Examples of direct feeding include feeding bigger corals diced fish, frozen plankton, phytoplankton, krill, pieces of shrimp, squid, or clams. Do not overfeed corals. Overfeeding corals can cause a build-up of phosphates and kill the corals. 

Also, corals need a current to flush their digestive tract, so take care not to keep corals in stagnant water, or else they will die. 

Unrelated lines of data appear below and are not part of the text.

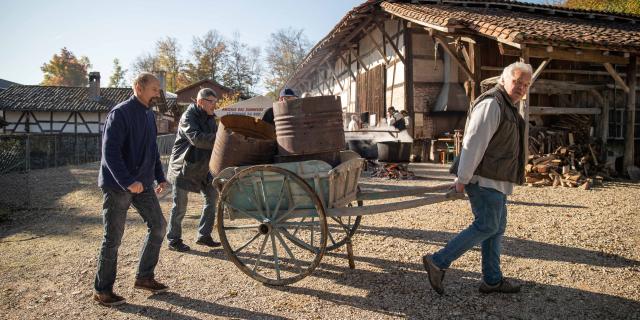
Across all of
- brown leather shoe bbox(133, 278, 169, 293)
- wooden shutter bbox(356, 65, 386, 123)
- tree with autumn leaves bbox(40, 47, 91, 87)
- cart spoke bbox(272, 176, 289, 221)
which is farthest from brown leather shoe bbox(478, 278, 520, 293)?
tree with autumn leaves bbox(40, 47, 91, 87)

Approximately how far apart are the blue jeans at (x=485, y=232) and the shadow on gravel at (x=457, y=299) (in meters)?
0.24

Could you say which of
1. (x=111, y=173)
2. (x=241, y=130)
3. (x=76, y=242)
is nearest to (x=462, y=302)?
(x=241, y=130)

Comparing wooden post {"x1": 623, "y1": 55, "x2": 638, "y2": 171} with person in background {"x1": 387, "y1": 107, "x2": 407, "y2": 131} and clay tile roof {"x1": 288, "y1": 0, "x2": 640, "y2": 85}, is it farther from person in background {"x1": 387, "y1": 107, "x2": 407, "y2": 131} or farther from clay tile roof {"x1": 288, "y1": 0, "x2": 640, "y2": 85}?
person in background {"x1": 387, "y1": 107, "x2": 407, "y2": 131}

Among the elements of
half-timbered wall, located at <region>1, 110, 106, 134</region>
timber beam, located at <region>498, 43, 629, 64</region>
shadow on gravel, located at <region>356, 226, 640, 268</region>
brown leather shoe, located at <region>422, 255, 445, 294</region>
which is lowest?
shadow on gravel, located at <region>356, 226, 640, 268</region>

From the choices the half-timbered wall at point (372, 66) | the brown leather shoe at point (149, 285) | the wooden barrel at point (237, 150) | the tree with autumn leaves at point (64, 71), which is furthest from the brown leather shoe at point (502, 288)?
the tree with autumn leaves at point (64, 71)

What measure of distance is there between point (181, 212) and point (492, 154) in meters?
3.18

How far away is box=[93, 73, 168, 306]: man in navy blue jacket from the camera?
2844mm

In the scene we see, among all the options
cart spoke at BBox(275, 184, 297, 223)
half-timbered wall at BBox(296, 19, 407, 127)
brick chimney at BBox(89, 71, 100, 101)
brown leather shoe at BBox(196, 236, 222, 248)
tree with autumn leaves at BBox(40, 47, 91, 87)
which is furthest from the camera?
tree with autumn leaves at BBox(40, 47, 91, 87)

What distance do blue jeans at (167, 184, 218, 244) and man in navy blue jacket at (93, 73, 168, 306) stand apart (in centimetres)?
107

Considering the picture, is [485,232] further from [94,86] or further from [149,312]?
[94,86]

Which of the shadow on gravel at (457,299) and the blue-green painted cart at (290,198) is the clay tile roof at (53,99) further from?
the shadow on gravel at (457,299)

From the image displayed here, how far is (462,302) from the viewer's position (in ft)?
9.67

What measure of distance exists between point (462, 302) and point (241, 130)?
249cm

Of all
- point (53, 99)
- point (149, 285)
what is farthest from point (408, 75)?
point (53, 99)
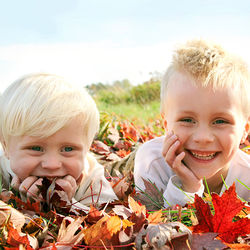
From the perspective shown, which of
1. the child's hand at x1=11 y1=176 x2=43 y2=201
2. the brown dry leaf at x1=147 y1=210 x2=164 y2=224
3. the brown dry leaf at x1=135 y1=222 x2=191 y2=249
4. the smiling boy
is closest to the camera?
the brown dry leaf at x1=135 y1=222 x2=191 y2=249

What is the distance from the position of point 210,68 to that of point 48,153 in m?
1.41

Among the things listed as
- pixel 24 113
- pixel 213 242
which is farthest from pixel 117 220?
pixel 24 113

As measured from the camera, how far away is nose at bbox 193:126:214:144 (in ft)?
8.03

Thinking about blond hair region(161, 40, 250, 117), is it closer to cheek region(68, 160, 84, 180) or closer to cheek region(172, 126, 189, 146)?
cheek region(172, 126, 189, 146)

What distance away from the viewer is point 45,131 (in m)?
2.25

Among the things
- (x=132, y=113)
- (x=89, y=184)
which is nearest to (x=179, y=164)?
(x=89, y=184)

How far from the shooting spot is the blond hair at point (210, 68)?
98.7 inches

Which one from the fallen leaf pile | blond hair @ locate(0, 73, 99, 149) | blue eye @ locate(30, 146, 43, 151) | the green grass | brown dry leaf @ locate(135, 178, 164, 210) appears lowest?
the green grass

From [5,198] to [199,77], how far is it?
5.34 ft

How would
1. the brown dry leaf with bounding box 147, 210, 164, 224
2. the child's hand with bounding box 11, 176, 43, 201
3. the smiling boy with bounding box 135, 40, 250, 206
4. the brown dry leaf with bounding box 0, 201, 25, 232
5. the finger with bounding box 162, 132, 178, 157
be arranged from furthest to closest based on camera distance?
1. the finger with bounding box 162, 132, 178, 157
2. the smiling boy with bounding box 135, 40, 250, 206
3. the child's hand with bounding box 11, 176, 43, 201
4. the brown dry leaf with bounding box 147, 210, 164, 224
5. the brown dry leaf with bounding box 0, 201, 25, 232

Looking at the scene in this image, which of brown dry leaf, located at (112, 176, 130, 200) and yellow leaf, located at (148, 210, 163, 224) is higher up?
yellow leaf, located at (148, 210, 163, 224)

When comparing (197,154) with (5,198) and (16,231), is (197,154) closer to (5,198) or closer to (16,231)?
(5,198)

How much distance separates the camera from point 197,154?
8.63 feet

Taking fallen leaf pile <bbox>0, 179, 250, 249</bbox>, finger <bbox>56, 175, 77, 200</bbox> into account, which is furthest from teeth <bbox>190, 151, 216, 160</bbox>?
fallen leaf pile <bbox>0, 179, 250, 249</bbox>
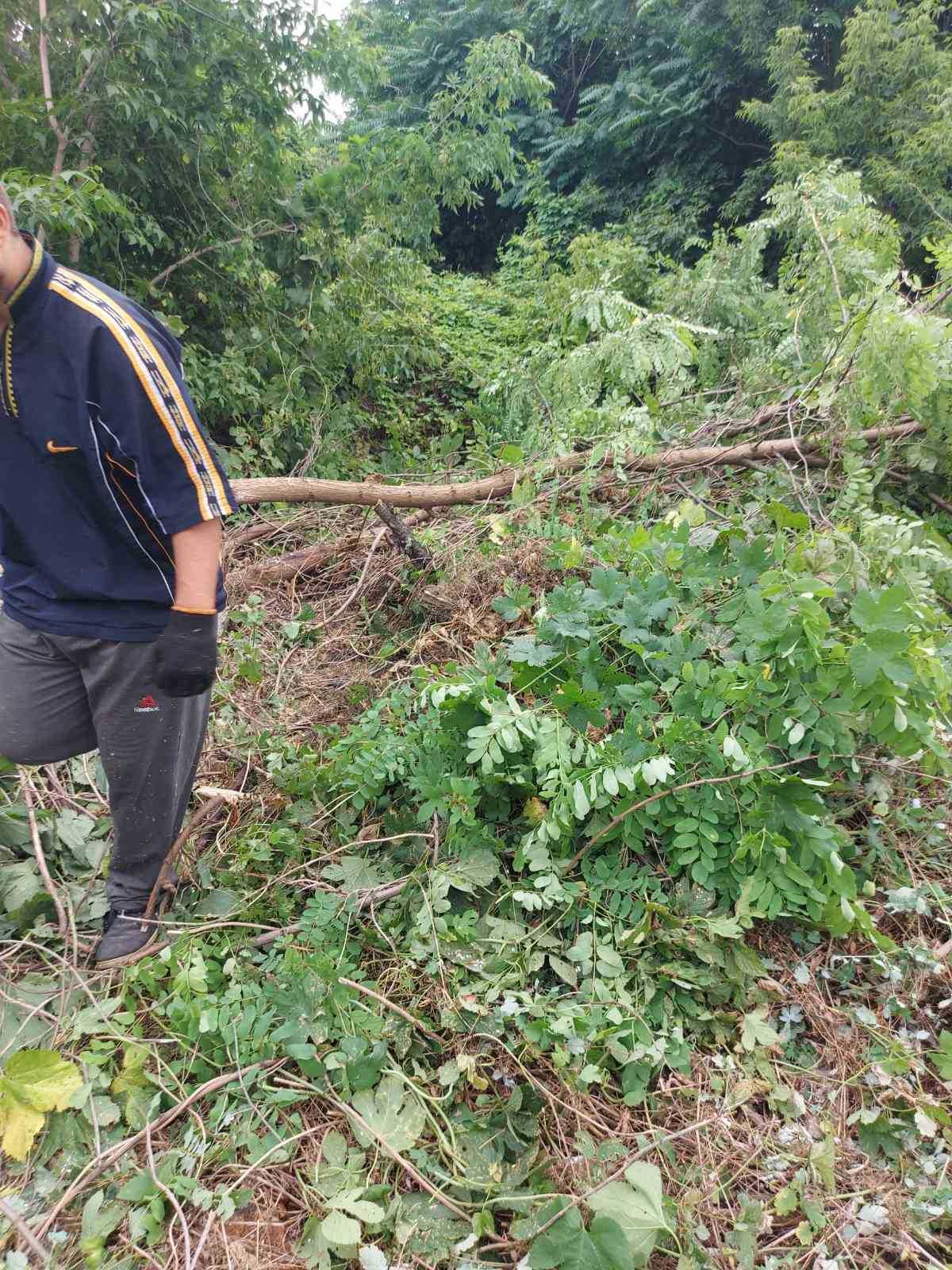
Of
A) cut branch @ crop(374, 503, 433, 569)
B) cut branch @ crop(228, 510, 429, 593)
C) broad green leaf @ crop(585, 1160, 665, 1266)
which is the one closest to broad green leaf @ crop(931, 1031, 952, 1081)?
broad green leaf @ crop(585, 1160, 665, 1266)

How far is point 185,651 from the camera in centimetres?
181

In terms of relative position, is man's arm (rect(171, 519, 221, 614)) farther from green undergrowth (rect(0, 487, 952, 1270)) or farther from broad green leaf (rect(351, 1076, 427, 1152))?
broad green leaf (rect(351, 1076, 427, 1152))

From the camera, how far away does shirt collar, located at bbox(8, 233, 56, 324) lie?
159 centimetres

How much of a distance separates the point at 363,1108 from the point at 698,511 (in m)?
2.27

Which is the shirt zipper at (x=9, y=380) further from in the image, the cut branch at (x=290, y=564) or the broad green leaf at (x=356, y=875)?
the cut branch at (x=290, y=564)

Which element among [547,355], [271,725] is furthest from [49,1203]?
[547,355]

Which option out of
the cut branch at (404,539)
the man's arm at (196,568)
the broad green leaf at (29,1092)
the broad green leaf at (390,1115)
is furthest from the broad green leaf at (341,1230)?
the cut branch at (404,539)

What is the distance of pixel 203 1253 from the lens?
4.75 feet

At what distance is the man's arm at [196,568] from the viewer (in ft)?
5.86

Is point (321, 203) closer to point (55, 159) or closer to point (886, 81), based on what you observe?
point (55, 159)

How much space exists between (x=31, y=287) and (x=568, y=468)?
257cm

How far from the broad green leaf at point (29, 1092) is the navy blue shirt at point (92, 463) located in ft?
3.12

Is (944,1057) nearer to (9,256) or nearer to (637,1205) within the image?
(637,1205)

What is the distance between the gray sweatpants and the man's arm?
0.59 ft
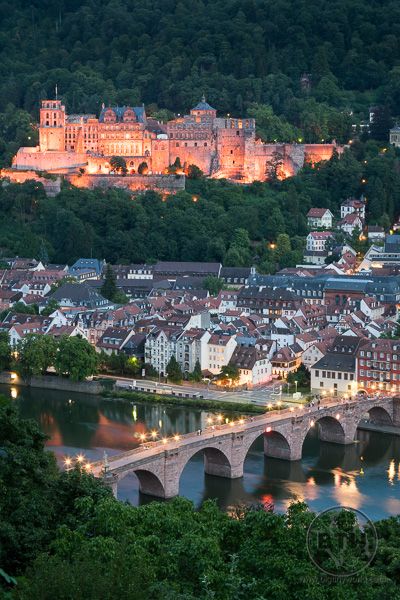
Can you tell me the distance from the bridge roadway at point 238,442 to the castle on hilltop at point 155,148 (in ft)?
95.5

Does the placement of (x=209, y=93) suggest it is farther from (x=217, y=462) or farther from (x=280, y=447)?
(x=217, y=462)

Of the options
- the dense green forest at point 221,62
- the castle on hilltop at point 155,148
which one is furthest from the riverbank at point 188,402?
the dense green forest at point 221,62

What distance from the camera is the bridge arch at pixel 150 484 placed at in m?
26.1

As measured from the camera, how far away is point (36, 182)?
5859cm

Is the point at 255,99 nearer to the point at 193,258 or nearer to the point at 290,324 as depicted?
the point at 193,258

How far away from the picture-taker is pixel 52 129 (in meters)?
61.4

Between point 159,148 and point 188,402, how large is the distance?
88.7ft

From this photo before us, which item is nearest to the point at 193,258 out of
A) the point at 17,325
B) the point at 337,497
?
the point at 17,325

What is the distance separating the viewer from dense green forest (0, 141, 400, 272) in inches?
2130

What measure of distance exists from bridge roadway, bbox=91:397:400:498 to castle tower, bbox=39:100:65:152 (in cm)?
3162

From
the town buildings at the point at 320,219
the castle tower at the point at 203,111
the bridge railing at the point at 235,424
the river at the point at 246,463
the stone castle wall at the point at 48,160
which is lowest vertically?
the river at the point at 246,463

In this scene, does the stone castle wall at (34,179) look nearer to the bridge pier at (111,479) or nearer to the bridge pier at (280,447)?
the bridge pier at (280,447)

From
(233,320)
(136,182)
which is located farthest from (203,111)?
(233,320)

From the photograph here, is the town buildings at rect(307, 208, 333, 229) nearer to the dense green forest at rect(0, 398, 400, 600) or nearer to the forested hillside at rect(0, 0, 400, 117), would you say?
the forested hillside at rect(0, 0, 400, 117)
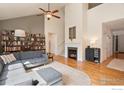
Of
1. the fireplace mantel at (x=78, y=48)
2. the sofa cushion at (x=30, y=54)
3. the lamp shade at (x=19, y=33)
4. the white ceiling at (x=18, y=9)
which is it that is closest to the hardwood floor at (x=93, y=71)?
the fireplace mantel at (x=78, y=48)

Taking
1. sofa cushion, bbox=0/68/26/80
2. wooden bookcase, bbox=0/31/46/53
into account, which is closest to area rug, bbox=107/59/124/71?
wooden bookcase, bbox=0/31/46/53

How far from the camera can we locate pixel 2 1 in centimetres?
155

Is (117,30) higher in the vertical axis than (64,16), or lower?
lower

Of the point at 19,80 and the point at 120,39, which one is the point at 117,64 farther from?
the point at 19,80

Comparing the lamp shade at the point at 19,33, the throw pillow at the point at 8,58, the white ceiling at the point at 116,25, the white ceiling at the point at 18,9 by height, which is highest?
the white ceiling at the point at 18,9

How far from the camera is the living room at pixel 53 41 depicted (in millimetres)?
1673

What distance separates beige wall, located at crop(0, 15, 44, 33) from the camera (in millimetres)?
1705

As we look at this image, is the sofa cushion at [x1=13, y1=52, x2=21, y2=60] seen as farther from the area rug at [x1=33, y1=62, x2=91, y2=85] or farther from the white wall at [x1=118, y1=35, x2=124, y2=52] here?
the white wall at [x1=118, y1=35, x2=124, y2=52]

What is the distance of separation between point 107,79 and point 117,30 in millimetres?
787

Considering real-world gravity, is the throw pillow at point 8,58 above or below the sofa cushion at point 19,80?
above

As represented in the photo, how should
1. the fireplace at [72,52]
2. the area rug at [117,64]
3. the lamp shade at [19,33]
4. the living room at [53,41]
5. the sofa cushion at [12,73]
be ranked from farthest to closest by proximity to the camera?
1. the area rug at [117,64]
2. the fireplace at [72,52]
3. the lamp shade at [19,33]
4. the living room at [53,41]
5. the sofa cushion at [12,73]

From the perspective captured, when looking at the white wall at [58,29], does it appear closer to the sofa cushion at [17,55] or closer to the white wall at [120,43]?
the sofa cushion at [17,55]
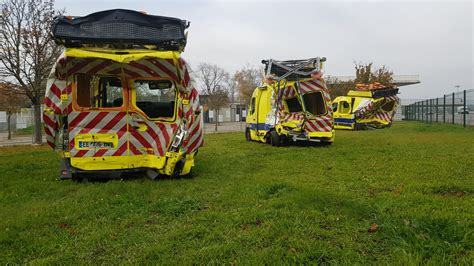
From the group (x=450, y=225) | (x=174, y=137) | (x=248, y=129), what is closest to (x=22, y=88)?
(x=248, y=129)

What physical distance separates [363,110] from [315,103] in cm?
1124

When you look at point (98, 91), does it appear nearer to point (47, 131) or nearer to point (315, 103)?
point (47, 131)

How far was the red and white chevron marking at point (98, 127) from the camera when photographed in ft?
22.5

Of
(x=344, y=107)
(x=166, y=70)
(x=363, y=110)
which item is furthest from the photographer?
(x=344, y=107)

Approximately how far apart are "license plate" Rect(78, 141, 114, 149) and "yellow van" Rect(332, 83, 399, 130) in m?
19.0

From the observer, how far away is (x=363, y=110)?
23062 millimetres

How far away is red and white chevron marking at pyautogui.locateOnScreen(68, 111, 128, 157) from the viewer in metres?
6.85

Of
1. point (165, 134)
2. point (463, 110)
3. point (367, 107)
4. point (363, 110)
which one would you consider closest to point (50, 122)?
point (165, 134)

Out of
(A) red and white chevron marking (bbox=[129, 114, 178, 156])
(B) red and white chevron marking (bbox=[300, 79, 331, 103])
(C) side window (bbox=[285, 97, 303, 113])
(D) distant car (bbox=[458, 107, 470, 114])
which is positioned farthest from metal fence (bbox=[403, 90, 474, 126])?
(A) red and white chevron marking (bbox=[129, 114, 178, 156])

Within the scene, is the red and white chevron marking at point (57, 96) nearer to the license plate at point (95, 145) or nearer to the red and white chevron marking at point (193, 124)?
the license plate at point (95, 145)

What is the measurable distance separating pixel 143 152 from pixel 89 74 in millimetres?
1760

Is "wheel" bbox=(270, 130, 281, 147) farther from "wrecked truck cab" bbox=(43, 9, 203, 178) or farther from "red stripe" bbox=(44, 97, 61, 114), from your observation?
"red stripe" bbox=(44, 97, 61, 114)

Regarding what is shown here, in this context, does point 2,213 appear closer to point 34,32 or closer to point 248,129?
point 248,129

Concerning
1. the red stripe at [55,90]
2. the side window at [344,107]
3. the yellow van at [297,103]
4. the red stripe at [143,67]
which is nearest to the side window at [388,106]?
the side window at [344,107]
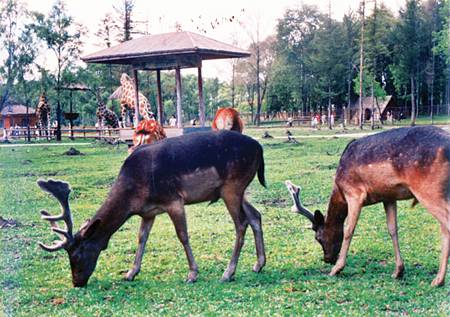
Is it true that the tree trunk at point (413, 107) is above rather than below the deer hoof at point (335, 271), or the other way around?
above

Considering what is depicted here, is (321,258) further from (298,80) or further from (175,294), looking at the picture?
(298,80)

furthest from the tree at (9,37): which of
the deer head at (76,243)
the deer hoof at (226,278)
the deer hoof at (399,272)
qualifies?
the deer hoof at (399,272)

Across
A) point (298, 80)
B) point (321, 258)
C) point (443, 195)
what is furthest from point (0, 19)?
point (443, 195)

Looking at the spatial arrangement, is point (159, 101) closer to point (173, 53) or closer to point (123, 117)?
point (173, 53)

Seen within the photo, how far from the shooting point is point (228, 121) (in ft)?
18.7

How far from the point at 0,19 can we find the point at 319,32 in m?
4.09

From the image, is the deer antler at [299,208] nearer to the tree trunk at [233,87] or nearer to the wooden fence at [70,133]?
the tree trunk at [233,87]

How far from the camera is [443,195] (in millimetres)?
3795

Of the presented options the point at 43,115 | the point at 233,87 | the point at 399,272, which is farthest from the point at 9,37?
the point at 399,272

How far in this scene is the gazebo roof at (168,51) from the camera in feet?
20.8

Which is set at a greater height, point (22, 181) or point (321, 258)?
point (22, 181)

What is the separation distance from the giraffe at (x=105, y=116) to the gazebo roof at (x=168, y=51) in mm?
904

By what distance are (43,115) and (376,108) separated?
4.94m

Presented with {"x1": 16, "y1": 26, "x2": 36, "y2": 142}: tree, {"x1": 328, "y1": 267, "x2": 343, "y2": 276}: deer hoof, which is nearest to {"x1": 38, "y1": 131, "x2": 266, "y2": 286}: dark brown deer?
{"x1": 328, "y1": 267, "x2": 343, "y2": 276}: deer hoof
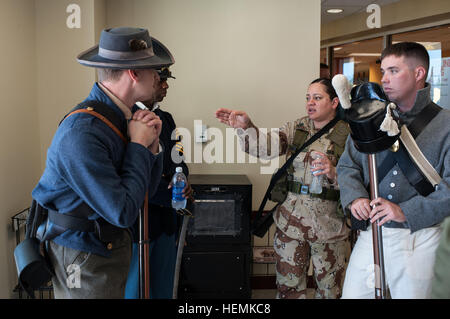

However, while feeding your coral, you’ll want to turn the current off. Gently target each coral. Feeding coral in the beginning and the end of the day keeps them in a feeding routine they would follow if they were in the ocean.

Drizzling some food in the tank before feeding each coral can prepare your corals for feeding. You can also try a polyp lab reef booster to stimulate your corals for feeding time. 

Owners should feed their corals several times a week. After the corals adjust to the feeding schedule, they should become more responsive and add color. Usual benefits from consistent feeding schedules include polyp extension, puffier body tissue, increased vibrancy, and increased growth (compared to unfed corals).

Indirect Feeding 

Some corals can survive off the fish who live in the tank. They don’t eat the fish, thank God, but they survive off the scraps the fish leave behind. Bacteria that fish do not consume is a viable food source for corals. 

Different Strokes for Different Corals

Researching how corals eat is the best way to ensure you’re feeding your coral the right food. A food chunk the size of your fingernail is of great value to many Large Polyp corals but is too big for a Zoanthid.